Press command + K to open the setting window. Any string can be used as a key, including "red", "GA*TTC*", and "contig00320".

How to find variations among copies of a repeat

The following descriptions are based on the test data 1 and 2.

Here is a repeat contig, contig81, and there seems to be two copies of it in a genome.

Open a viewer, and set 81 to load contig81.

Using the right arrow, navigate through the contig81, then you will find a sharp peak of blue line at the position 699.

Set '24-' or '17+' as a context and then press "set context", and then check "validate".

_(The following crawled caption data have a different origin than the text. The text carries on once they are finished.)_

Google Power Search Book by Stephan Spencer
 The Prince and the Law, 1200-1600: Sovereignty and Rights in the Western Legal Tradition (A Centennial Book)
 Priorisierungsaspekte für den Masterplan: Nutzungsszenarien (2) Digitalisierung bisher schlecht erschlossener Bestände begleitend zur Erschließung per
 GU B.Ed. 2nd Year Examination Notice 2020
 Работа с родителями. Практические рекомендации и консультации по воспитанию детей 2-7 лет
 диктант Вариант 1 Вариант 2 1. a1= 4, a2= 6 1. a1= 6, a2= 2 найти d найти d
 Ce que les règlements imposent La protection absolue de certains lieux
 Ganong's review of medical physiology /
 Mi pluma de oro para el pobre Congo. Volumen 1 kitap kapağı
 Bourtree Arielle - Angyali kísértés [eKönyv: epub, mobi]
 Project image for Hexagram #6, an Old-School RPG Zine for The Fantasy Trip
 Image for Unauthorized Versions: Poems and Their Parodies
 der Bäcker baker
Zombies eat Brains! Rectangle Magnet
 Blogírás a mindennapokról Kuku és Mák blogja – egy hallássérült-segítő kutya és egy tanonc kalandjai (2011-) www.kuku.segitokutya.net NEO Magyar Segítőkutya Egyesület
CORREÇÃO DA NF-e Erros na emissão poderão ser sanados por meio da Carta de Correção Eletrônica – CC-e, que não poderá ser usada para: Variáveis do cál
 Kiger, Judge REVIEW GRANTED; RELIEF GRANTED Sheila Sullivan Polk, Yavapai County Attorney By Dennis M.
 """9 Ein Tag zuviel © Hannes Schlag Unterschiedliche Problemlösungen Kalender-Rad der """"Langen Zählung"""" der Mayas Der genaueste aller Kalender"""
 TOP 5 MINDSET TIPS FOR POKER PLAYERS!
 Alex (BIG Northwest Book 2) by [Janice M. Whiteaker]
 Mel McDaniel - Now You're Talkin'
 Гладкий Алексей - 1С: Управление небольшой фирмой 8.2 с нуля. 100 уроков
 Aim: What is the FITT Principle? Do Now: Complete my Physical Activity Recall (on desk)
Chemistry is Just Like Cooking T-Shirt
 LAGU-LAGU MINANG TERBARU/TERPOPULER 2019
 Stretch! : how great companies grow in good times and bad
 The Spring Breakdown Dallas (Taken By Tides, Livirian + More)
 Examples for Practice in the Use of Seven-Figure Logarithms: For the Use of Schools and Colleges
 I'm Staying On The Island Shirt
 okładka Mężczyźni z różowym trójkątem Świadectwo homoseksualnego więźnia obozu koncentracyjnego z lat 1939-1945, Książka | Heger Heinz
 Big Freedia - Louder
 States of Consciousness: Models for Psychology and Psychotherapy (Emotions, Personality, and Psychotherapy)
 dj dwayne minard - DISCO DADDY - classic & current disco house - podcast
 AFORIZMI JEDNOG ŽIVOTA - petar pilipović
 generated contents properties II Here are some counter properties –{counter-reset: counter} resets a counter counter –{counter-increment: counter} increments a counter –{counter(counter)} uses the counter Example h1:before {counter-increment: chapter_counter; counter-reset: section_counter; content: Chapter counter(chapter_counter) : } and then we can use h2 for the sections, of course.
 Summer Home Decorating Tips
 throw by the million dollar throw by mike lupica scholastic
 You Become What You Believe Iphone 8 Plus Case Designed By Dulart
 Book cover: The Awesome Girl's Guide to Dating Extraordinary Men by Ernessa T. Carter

This is what you see when you set '24-'.

This is what you see when you set '17+'.

As you see in the two images, the base below the blue peak is different ( 'C' VS '*'). In this way you can find hidden variation bases, and determine context-dependent DNA sequence of a copy of a repeat. Also note that extruding parts of read are colored differently.

Distance distributions

In the tab named "gap", you can examine the distance distribution of mate pairs. By analyzing a relatively large contig, you can get basic information about the distance distribution of the mate pairs. Then, you can analyze the distance distribution of the mate pairs that bridge a gap, to infer the length of the gap (often ends of gap-flanking contigs are found to be overlapping).